#### Provided text

□ □ □ □ □ □ □

Brainmatters | Cruise control
Our car has no cruise control. I miss it. Terribly. For of course I want to be at my destination as soon as possible, but I don’t want to find such a hated purple-and-white envelope on my doorstep every couple of weeks. Which means there is a sweet spot where the speedometer gauge would ideally be hovering throughout the route. However, I don’t seem to be able to keep that stupid gauge between those two narrow lines. That is, no longer than for some three minutes. Then my thoughts digress to other matters, other days, other places - as does my speedometer.
In specialist terms we are talking about a vigilance task here: staying focused on a task that is not intrinsically stimulating. Research has shown that vigilance is extremely vulnerable and short-lived - with an order of magnitude of merely a few minutes.
While I was in this reverie, the problem took me back to my own student days. Let’s get it off my chest straight away: I hardly ever attended lectures. Even then it was a struggle to keep my attention focused on one point. I could not manage it for most of the courses, so in the end I stayed away. There were two exceptions: the lectures presented by Esmeijer and Schlösser. The first one, emeritus, crooked and bald, would wave his pointer as if conjuring us as soon as we landed at a crucial point in the finite elements method -‘Heaven forbid!’. The second one, maybe a decade younger, grey wavy hair down to his shoulders, while calculating would sketch broad vistas on the board when losing himself in physical transport phenomena. They managed to drag me along through the 45 long minutes between the buzzer and the bell.

□ □ □ □ □ □ □

#### Written instruction A
Quote the cruise control piece in full, word for word.
The cruise control piece has no connection to the entries that come next.

#### Provided data

□ □ □ □ □ □ □

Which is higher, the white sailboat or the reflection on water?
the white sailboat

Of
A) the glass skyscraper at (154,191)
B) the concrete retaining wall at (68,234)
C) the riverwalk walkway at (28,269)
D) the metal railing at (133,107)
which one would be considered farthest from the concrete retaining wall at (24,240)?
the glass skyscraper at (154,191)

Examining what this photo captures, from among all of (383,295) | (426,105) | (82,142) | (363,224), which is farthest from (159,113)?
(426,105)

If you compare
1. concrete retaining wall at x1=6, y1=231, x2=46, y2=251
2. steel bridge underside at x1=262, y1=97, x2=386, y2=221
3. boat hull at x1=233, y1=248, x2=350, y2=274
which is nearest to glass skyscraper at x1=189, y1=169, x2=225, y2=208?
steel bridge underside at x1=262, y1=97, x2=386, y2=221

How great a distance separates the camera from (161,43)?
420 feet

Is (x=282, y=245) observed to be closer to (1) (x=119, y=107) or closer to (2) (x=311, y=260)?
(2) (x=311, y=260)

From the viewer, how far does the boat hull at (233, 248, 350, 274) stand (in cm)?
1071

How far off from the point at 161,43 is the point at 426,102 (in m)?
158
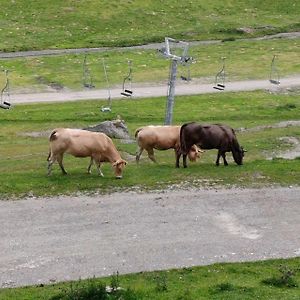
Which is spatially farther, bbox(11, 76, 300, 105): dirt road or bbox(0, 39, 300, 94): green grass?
bbox(0, 39, 300, 94): green grass

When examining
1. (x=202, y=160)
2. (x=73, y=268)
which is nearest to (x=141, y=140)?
(x=202, y=160)

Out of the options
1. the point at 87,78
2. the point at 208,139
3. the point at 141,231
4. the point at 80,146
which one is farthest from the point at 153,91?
the point at 141,231

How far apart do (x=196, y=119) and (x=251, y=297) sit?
1241 inches

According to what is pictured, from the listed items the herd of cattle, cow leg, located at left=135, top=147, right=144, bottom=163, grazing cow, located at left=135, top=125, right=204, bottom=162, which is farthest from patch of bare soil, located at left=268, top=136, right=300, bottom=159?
cow leg, located at left=135, top=147, right=144, bottom=163

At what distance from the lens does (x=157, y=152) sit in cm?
4184

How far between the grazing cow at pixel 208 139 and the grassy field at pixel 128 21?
48.2m

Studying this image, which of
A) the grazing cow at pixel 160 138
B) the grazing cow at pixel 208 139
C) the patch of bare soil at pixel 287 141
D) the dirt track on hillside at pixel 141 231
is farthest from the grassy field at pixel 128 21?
the dirt track on hillside at pixel 141 231

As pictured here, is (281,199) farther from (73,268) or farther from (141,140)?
(73,268)

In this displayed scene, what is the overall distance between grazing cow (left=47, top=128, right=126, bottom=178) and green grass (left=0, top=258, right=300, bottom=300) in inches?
402

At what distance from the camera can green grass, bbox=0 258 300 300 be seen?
73.3 ft

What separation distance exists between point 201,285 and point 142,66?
50713mm

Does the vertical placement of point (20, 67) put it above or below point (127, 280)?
below

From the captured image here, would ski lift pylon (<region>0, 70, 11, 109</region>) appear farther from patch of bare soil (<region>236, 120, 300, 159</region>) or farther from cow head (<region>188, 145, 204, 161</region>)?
cow head (<region>188, 145, 204, 161</region>)

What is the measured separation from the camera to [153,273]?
79.8 feet
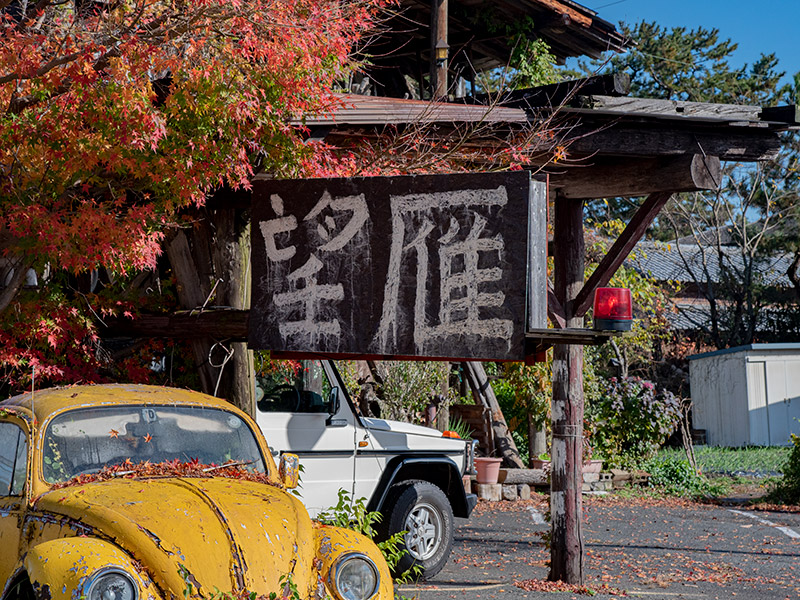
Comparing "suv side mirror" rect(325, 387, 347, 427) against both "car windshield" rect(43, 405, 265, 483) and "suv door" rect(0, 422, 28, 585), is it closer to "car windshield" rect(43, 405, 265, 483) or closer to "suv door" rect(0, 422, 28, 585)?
"car windshield" rect(43, 405, 265, 483)

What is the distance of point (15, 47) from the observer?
5.82 metres

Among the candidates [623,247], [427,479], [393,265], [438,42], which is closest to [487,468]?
[427,479]

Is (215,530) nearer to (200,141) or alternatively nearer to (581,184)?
(200,141)

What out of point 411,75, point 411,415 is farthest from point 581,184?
point 411,75

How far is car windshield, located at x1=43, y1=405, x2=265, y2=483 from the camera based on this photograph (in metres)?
4.74

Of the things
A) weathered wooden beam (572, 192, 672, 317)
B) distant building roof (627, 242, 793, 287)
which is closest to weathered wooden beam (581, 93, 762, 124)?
weathered wooden beam (572, 192, 672, 317)

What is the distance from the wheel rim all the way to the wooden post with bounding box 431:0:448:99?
6902 mm

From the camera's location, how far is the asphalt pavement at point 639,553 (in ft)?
25.0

□ □ □ □ □ □ □

#### Written instruction B
Show every line of the entries that contains the string "rect", matching case.

#### Full output A
Brainmatters | Cruise control
Our car has no cruise control. I miss it. Terribly. For of course I want to be at my destination as soon as possible, but I don’t want to find such a hated purple-and-white envelope on my doorstep every couple of weeks. Which means there is a sweet spot where the speedometer gauge would ideally be hovering throughout the route. However, I don’t seem to be able to keep that stupid gauge between those two narrow lines. That is, no longer than for some three minutes. Then my thoughts digress to other matters, other days, other places - as does my speedometer.
In specialist terms we are talking about a vigilance task here: staying focused on a task that is not intrinsically stimulating. Research has shown that vigilance is extremely vulnerable and short-lived - with an order of magnitude of merely a few minutes.
While I was in this reverie, the problem took me back to my own student days. Let’s get it off my chest straight away: I hardly ever attended lectures. Even then it was a struggle to keep my attention focused on one point. I could not manage it for most of the courses, so in the end I stayed away. There were two exceptions: the lectures presented by Esmeijer and Schlösser. The first one, emeritus, crooked and bald, would wave his pointer as if conjuring us as soon as we landed at a crucial point in the finite elements method -‘Heaven forbid!’. The second one, maybe a decade younger, grey wavy hair down to his shoulders, while calculating would sketch broad vistas on the board when losing himself in physical transport phenomena. They managed to drag me along through the 45 long minutes between the buzzer and the bell.

#### Full output B
Comparing "suv side mirror" rect(325, 387, 347, 427) against both "car windshield" rect(43, 405, 265, 483) and "suv door" rect(0, 422, 28, 585), is it closer to "car windshield" rect(43, 405, 265, 483) or closer to "suv door" rect(0, 422, 28, 585)?
"car windshield" rect(43, 405, 265, 483)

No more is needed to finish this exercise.